• _ARTICLE_:
----
Italy’s choice to anchor the reform to the national collective bargaining framework — a feature we highlighted when the draft was first published (see here) — is confirmed in the final text.
This article examines the key provisions and their practical implications for employers operating in Italy.
A Distinctly Italian Approach: The Central Role of the NCBA
The most distinctive feature of Italy’s implementation — confirmed in the final text — is the central role assigned to national collective bargaining agreements (NCBAs, or contratti collettivi nazionali di lavoro) as the primary framework for assessing “same work” and “work of equal value.”
Employers may supplement the NCBA framework with their own internal job classification and evaluation systems, provided these are objective and gender-neutral. However, internal systems may only integrate — and not replace — the NCBA framework.
Pre-Employment Transparency
All job postings must specify the initial pay or pay range for the position, determined on the basis of objective and gender-neutral criteria, as well as a reference to the relevant provisions of the applicable NCBA. Asking candidates for information about their current or past salaries — even indirectly or through recruitment agencies — is prohibited.
One point worth noting: the reference to a “pay range” without further specification leaves considerable discretion to employers, potentially allowing for ranges so wide as to be of limited informational value to candidates.
Transparency in the Employment Relationship
The criteria for determining salary and salary progression must be made available to employees, generally by updating the information notice required under Legislative Decree No. 152/1997 or by referring to the applicable NCBA. This obligation regarding pay progression criteria applies only to employers with 50 or more employees; smaller employers are exempt.
The Right to Request Information (RTI)
Employees have the right to request and receive in writing, within two months of the request, information on their individual pay level and on the average pay levels — broken down by sex — of categories of workers performing the same work or work of equal value. This, too, is a day-one right, so there is no grace period in which an employer will be given time to prepare to handle any RTI.
This right may also be exercised through workers’ representatives or equality bodies, and may not be exercised more than once per year. Employers may alternatively fulfill this obligation by proactively publishing the relevant information on their intranet or company website, and must in any event inform all workers annually of their right to submit a request and of the procedures for doing so.
A point of considerable practical significance concerns the definition of “pay level” used for these purposes. The decree defines it as the gross annual remuneration and the corresponding gross hourly rate, understood as the totality of continuous and fixed pay elements, expressly excluding non-structural individual components — namely, pay elements awarded on a personal, discretionary or temporary basis that are not generalized across the same worker category. In practice, individual discretionary bonuses, variable incentives, and individual pay supplements may fall outside the scope of the right to information.
Data Protection and Small Categories
As a new addition, the final text introduces an important safeguard: Article 11(2) provides that if responding to an RTI would involve the direct or indirect disclosure of an identifiable individual employee’s remuneration, access to that information is restricted exclusively to workers’ representatives, the Labour Inspectorate and the competent equality bodies. This provision applies regardless of the size of the employer, and directly addresses the practical concern that arises in any organization — large or small — where a worker category comprises only a small number of individuals.
----
• _LISTING_:
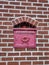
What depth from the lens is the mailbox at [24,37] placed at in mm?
3467

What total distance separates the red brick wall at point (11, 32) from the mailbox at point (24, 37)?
0.23 ft

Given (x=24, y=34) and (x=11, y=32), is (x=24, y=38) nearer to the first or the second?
(x=24, y=34)

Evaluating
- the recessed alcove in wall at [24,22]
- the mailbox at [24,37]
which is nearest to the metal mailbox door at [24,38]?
the mailbox at [24,37]

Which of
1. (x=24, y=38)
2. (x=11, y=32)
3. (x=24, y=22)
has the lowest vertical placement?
(x=24, y=38)

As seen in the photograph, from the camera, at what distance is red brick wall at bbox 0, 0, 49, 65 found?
3.46m

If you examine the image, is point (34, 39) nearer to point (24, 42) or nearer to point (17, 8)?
point (24, 42)

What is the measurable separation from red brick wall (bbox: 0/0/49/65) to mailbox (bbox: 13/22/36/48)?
70 mm

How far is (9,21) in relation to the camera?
138 inches

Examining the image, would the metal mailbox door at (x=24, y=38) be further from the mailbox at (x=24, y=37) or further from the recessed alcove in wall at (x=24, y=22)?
the recessed alcove in wall at (x=24, y=22)

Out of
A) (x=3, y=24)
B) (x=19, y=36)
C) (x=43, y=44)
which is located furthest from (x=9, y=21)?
----
• _REQUIRED ACTIONS_:
1. List every section heading in the article on Italy's pay transparency reform.
2. Carry on the article about Italy's pay transparency reform, starting after its last sentence.

• _EXPECTED RESULTS_:
1.
- A Distinctly Italian Approach: The Central Role of the NCBA
- Pre-Employment Transparency
- Transparency in the Employment Relationship
- The Right to Request Information (RTI)
- Data Protection and Small Categories

2.
A specific rule applies to employers with fewer than 49 employees: Article 7(8) provides that, in order to avoid the direct or indirect identification of individual workers in accordance with GDPR, these employers may provide RTI information using the operational modalities to be defined by separate ministerial decree. Pending such guidance, smaller employers should assess on a case-by-case basis how to provide the required information while protecting individual privacy.
Gender Pay Gap Reporting and Joint Assessments
The reporting obligations apply to employers with at least 100 employees, with a phased timeline: employers with 250 or more employees must report annually, with the first submission due by June 7, 2027; those with 150–249 employees must report every three years with the first submission due on the same June 7, 2027; and those with 100–149 employees are subject to triennial reporting from June 7, 2031. Employers below the 100-employee threshold are not subject to reporting obligations.
Where the data reveals an unexplained gender pay gap of 5% or more in any worker category, additional compliance requirements are triggered. The employer must first justify the gap based on objective and gender-neutral criteria. If the gap remains unjustified and is not corrected within six months of the reporting date, the employer is required to conduct a joint pay assessment with workers’ representatives — a structured procedure aimed at identifying, correcting and preventing unjustified pay differentials.
What Employers Should Do Now
The decree is now in force. Employers operating in Italy should, as a matter of priority:
- Review job posting templates to ensure they include the required pay range and NCBA reference.
- Train the HR team and external recruiters on the prohibition against pay history inquiries.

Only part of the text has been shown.